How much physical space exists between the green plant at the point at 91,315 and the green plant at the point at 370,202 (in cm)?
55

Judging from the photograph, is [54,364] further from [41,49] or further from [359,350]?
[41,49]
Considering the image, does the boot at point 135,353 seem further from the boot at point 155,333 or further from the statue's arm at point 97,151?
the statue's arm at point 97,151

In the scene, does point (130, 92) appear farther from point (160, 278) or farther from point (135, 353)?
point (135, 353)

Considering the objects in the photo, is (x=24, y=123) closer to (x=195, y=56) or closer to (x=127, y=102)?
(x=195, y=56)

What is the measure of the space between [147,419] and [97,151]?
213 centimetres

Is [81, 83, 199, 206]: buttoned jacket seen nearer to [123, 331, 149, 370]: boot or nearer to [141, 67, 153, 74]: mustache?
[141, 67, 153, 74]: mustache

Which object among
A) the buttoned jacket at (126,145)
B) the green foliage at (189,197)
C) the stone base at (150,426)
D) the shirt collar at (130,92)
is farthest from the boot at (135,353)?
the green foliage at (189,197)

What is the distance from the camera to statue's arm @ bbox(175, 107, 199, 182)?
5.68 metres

##########

QUÉ SE PIDE ::
Pon todas las filas de arriba en una lista numerada y deja fuera las líneas en blanco.

TAREA RESUELTA ::
1. How much physical space exists between the green plant at the point at 91,315 and the green plant at the point at 370,202 (in cm)?
2. 55
3. Judging from the photograph, is [54,364] further from [41,49] or further from [359,350]?
4. [41,49]
5. Considering the image, does the boot at point 135,353 seem further from the boot at point 155,333 or further from the statue's arm at point 97,151?
6. the statue's arm at point 97,151
7. In the scene, does point (130, 92) appear farther from point (160, 278) or farther from point (135, 353)?
8. point (135, 353)
9. Considering the objects in the photo, is (x=24, y=123) closer to (x=195, y=56) or closer to (x=127, y=102)?
10. (x=195, y=56)
11. What is the measure of the space between [147,419] and [97,151]?
12. 213 centimetres
13. Is [81, 83, 199, 206]: buttoned jacket seen nearer to [123, 331, 149, 370]: boot or nearer to [141, 67, 153, 74]: mustache?
14. [141, 67, 153, 74]: mustache
15. Which object among
16. A) the buttoned jacket at (126,145)
17. B) the green foliage at (189,197)
18. C) the stone base at (150,426)
19. D) the shirt collar at (130,92)
20. is farthest from the boot at (135,353)?
21. the green foliage at (189,197)
22. What is the distance from the camera to statue's arm @ bbox(175, 107, 199, 182)?
23. 5.68 metres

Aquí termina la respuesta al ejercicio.